> **PROBLEM STATEMENT**: Each line below is to be copied out exactly, and none may be omitted.

> **DATASET ENTRIES**:
-.-.-

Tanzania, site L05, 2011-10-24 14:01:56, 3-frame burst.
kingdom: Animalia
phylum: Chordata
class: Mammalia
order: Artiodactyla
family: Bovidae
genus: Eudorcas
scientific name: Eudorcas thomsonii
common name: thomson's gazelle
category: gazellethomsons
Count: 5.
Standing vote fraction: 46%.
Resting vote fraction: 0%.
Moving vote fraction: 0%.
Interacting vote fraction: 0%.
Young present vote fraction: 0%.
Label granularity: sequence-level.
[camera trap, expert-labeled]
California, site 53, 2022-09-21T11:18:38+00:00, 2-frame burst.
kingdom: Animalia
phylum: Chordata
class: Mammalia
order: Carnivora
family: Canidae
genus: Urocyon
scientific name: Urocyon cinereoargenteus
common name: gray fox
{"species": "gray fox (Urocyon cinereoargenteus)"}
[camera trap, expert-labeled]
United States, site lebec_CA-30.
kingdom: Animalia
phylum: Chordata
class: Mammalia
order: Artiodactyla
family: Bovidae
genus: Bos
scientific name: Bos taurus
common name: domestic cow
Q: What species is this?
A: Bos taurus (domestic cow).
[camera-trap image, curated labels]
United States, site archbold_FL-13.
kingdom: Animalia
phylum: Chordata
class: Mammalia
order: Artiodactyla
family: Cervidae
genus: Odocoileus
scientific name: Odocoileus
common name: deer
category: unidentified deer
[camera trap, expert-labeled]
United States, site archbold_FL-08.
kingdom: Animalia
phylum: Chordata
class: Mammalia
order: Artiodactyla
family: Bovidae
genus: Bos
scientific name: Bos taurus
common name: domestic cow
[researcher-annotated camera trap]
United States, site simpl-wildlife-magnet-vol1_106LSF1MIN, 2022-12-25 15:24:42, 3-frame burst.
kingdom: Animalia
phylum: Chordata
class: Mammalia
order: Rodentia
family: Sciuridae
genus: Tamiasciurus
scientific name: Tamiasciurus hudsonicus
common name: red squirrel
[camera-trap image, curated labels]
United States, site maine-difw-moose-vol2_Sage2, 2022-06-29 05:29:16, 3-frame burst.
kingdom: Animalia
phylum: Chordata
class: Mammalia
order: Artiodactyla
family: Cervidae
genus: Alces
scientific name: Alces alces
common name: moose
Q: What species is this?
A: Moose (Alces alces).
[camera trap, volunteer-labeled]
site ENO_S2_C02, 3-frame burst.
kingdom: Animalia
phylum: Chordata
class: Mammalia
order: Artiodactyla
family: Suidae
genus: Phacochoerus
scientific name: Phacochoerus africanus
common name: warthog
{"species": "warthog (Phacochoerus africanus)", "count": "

-.-.-

> **ANSWER TO THIS TASK**:
Tanzania, site L05, 2011-10-24 14:01:56, 3-frame burst.
kingdom: Animalia
phylum: Chordata
class: Mammalia
order: Artiodactyla
family: Bovidae
genus: Eudorcas
scientific name: Eudorcas thomsonii
common name: thomson's gazelle
category: gazellethomsons
Count: 5.
Standing vote fraction: 46%.
Resting vote fraction: 0%.
Moving vote fraction: 0%.
Interacting vote fraction: 0%.
Young present vote fraction: 0%.
Label granularity: sequence-level.
[camera trap, expert-labeled]
California, site 53, 2022-09-21T11:18:38+00:00, 2-frame burst.
kingdom: Animalia
phylum: Chordata
class: Mammalia
order: Carnivora
family: Canidae
genus: Urocyon
scientific name: Urocyon cinereoargenteus
common name: gray fox
{"species": "gray fox (Urocyon cinereoargenteus)"}
[camera trap, expert-labeled]
United States, site lebec_CA-30.
kingdom: Animalia
phylum: Chordata
class: Mammalia
order: Artiodactyla
family: Bovidae
genus: Bos
scientific name: Bos taurus
common name: domestic cow
Q: What species is this?
A: Bos taurus (domestic cow).
[camera-trap image, curated labels]
United States, site archbold_FL-13.
kingdom: Animalia
phylum: Chordata
class: Mammalia
order: Artiodactyla
family: Cervidae
genus: Odocoileus
scientific name: Odocoileus
common name: deer
category: unidentified deer
[camera trap, expert-labeled]
United States, site archbold_FL-08.
kingdom: Animalia
phylum: Chordata
class: Mammalia
order: Artiodactyla
family: Bovidae
genus: Bos
scientific name: Bos taurus
common name: domestic cow
[researcher-annotated camera trap]
United States, site simpl-wildlife-magnet-vol1_106LSF1MIN, 2022-12-25 15:24:42, 3-frame burst.
kingdom: Animalia
phylum: Chordata
class: Mammalia
order: Rodentia
family: Sciuridae
genus: Tamiasciurus
scientific name: Tamiasciurus hudsonicus
common name: red squirrel
[camera-trap image, curated labels]
United States, site maine-difw-moose-vol2_Sage2, 2022-06-29 05:29:16, 3-frame burst.
kingdom: Animalia
phylum: Chordata
class: Mammalia
order: Artiodactyla
family: Cervidae
genus: Alces
scientific name: Alces alces
common name: moose
Q: What species is this?
A: Moose (Alces alces).
[camera trap, volunteer-labeled]
site ENO_S2_C02, 3-frame burst.
kingdom: Animalia
phylum: Chordata
class: Mammalia
order: Artiodactyla
family: Suidae
genus: Phacochoerus
scientific name: Phacochoerus africanus
common name: warthog
{"species": "warthog (Phacochoerus africanus)", "count": "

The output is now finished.